Michael Joseph Winkelmann (born 20 June 1981), known professionally as Beeple, is an American digital artist, graphic designer, and animator known for selling NFTs. In his art, he uses various mediums to create comical, phantasmagoric works that make political and social commentary while using pop culture figures as references. British auction house Christie's has called him "A visionary digital artist at the forefront of NFTs". Beeple was introduced to NFTs in October 2020 and credits Pak for providing his first "primer" on selling NFTs. The NFT associated with Everydays: the First 5000 Days, a collage of images from his "Everydays" series, was sold on March 12, 2021, for $69 million in cryptocurrency to an investor in NFTs. It is the first purely non-fungible token to be sold by Christie's. The auction house had previously sold Block 21, an NFT with accompanying physical painting for approximately $130,000 in October 2020.

Early life
Winkelmann was born on 20 June 1981. He grew up in North Fond du Lac, Wisconsin. His father worked as an electrical engineer, and his mother worked at a senior center. Winkelmann graduated from Purdue University in 2003 majoring in computer science.

Art career

"Everydays"
Winkelmann started "Everydays", which involved creating a piece of art every day, on May 1, 2007. This project is ongoing and has spanned more than 5,000 consecutive days of digital art creation. Winkelmann has discussed completing a piece of art even on days when it was inconvenient, like on his wedding day and the day of his children's births.
The project was inspired by Tom Judd, who did a drawing every day for a year. Winkelmann thought it was a beneficial way to sharpen his drawing skills. In the following years, he focused on one skill or medium per year, including Adobe Illustrator in 2012 and Cinema 4D in 2015. Winkelmann's works often depict dystopian futures.

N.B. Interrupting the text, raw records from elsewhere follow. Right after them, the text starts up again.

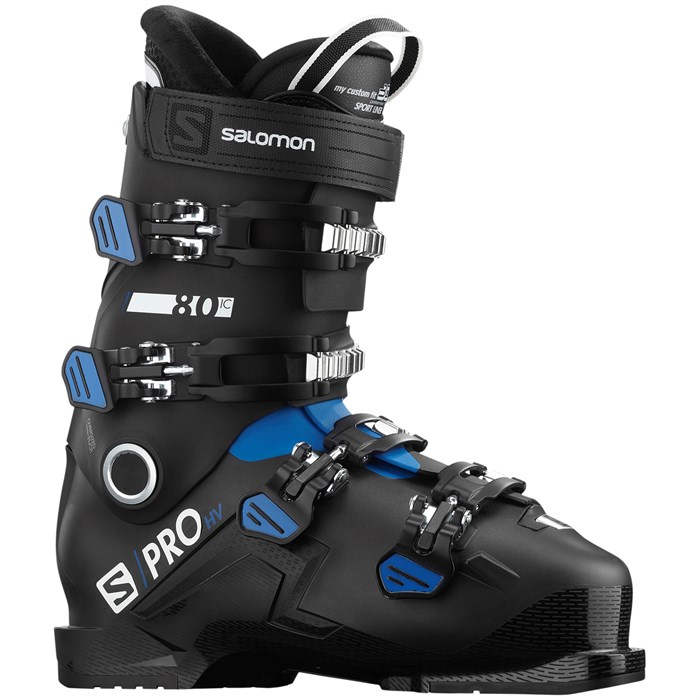 Salomon - S/Pro HV 80 IC Ski Boots 2021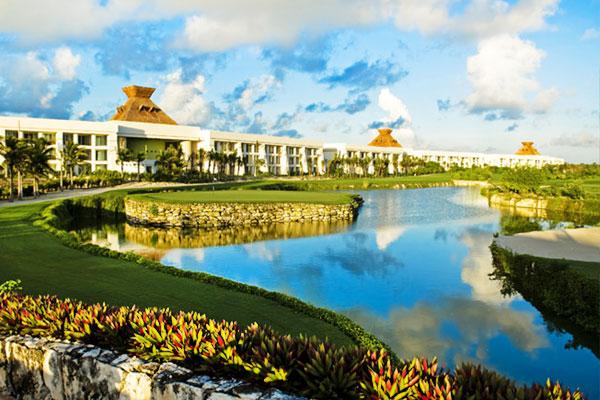Vidanta Golf Course Riviera Maya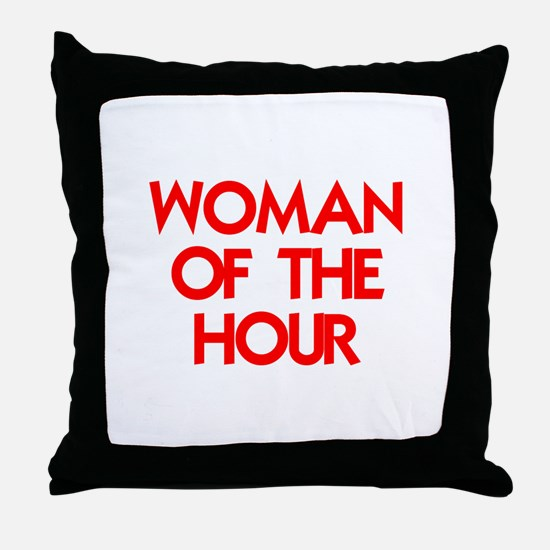 WOMAN OF THE HOUR.psd Throw Pillow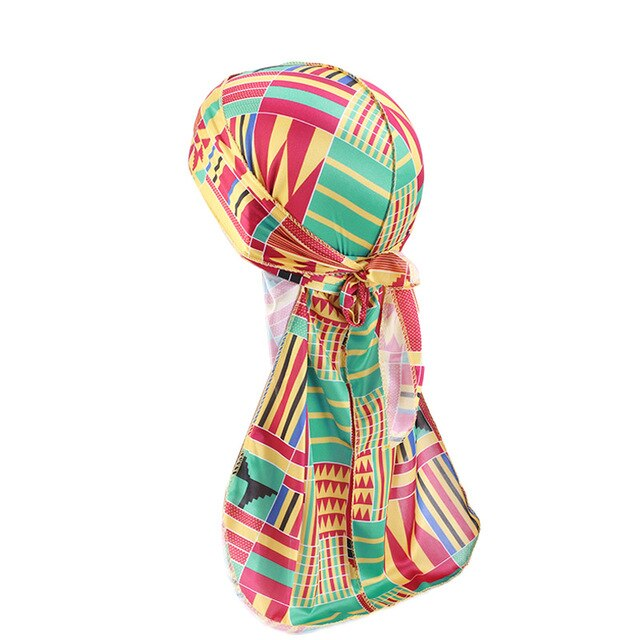 Silky Durags African Print
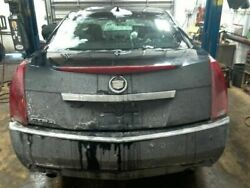 Console Front Floor Station Wgn Base Fits 10 14 CTS 10129349 $139.22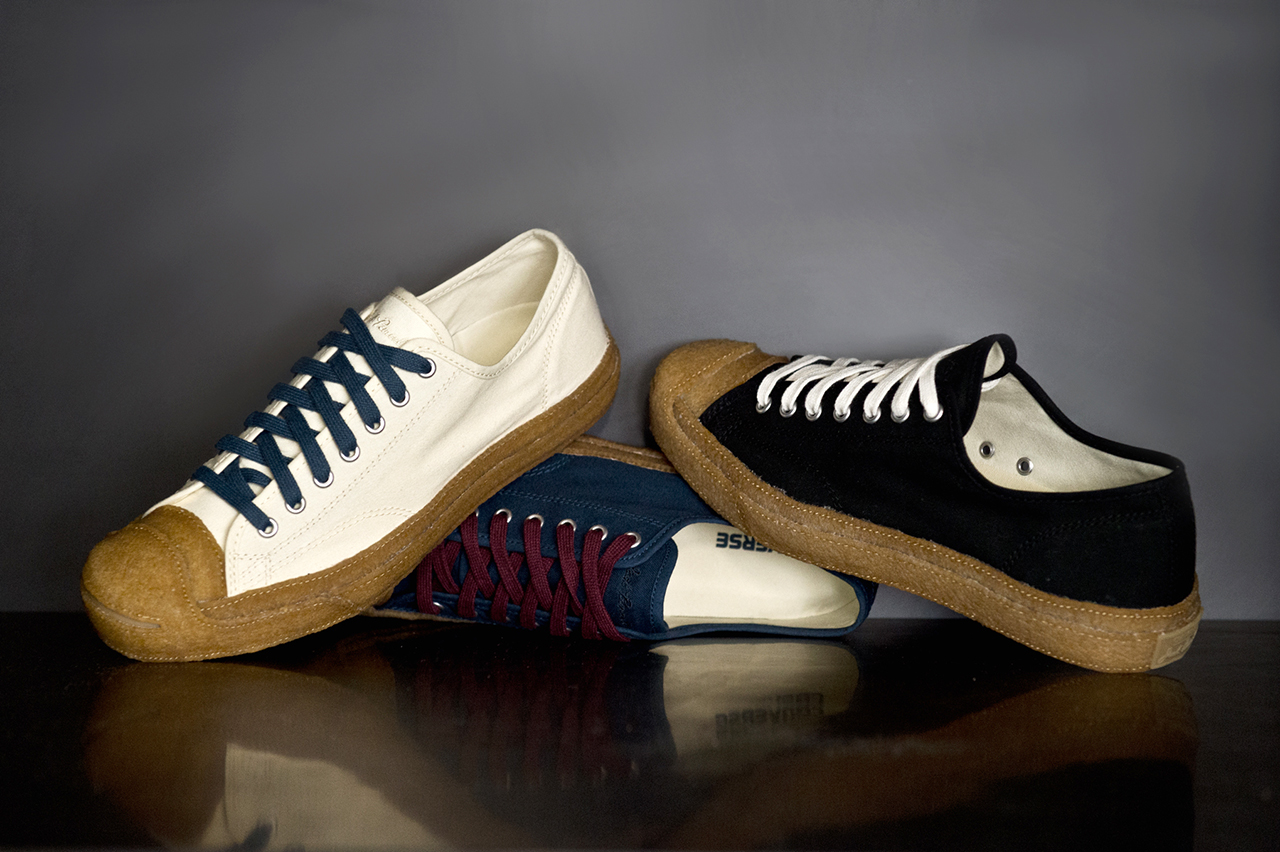 Image of Converse 2014 Summer Premium Jack Purcell Crepe Collection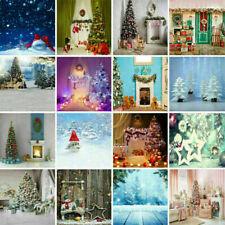 Christmas Xmas Photography Backdrop Photo Vinyl Retro Studio Background Porps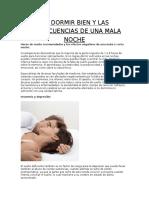 No Dormir Bien y Las Consecuencias de Una Mala Noche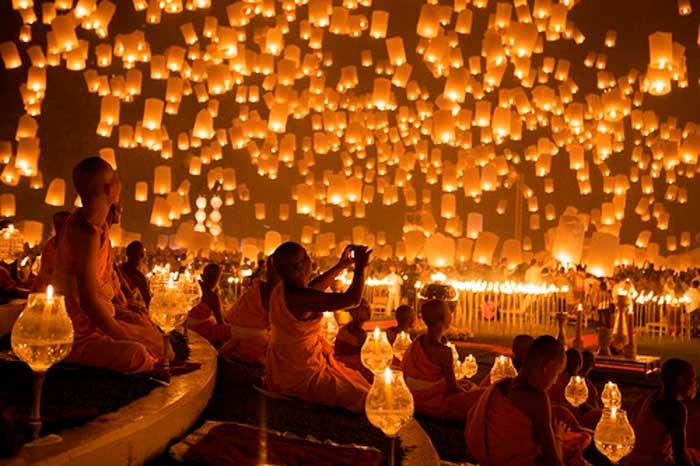 pingxi-lantern-festival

Frequently, he uses recognizable figures from popular culture or politics to satirize current events.

Some of Winkelmann's works were incorporated into Louis Vuitton's Spring/Summer 2019 ready-to-wear collection.

NFT sales

In February 2021, Winkelmann started selling non-fungible tokens, digital tokens associated with works of art whose ownership is verified by a blockchain.  The first two Beeple NFTs were sold at an auction at ETHDenver, and more were sold on Nifty Gateway in November 2020. One of these NFTs, Crossroad, would change into one of two animations depending on the victor of the 2020 United States presidential election; it was sold for $66,666.66 and resold for $6.7 million in February 2021.

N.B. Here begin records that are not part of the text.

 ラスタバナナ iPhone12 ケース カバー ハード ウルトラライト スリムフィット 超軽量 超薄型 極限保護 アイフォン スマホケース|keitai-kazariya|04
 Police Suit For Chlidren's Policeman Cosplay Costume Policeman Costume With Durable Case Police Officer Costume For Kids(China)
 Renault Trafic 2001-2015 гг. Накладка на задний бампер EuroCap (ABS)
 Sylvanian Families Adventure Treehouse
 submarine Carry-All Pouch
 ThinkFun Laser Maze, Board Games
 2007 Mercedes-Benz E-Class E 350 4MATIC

The NFT associated with Everydays: the First 5000 Days, a collage of images from the "Everydays" series, was put up for auction at Christie's on February 25 and sold for $69,400,000 on March 11, 2021. This was the first NFT to be sold by a legacy auction house, and is the first sale at Christie's that could be paid in Ether. In March 2021 Beeple called NFTs an "irrational exuberance bubble".

On 9 November 2021, one of Beeple's artworks (HUMAN ONE) was sold at Christie's for $28,958,000 to collector Ryan Zurrer. The artwork is a 7-foot-high sculpture; a generative work of art, a dynamically changing hybrid sculpture, both physically and digitally. Beeple described this artwork as "the first portrait of a human born in the metaverse." This is the first major work made by the artist that has both a sculptural and NFT component. After the sale, HUMAN ONE was exhibited at the Castello di Rivoli Museum of Contemporary Art in April 2022. This was the artist's debut museum exhibition. Subsequently, the work was shown at the M+ Museum, marking the work's Asian premiere and the artist's first solo show in Asia.

Personal life
Winkelmann is based in North Charleston, South Carolina, having moved from Wisconsin in 2017. He is married and has two children.

Gallery

See also
List of most expensive non-fungible tokens

References

External links
 Beeple Crap website
 Twitter

1981 births
21st-century American artists
21st-century American male artists
American animators
American digital artists
Artists from Wisconsin
Graphic artists
Internet memes
Living people
People associated with Ethereum
People from Fond du Lac County, Wisconsin
VJs (media personalities)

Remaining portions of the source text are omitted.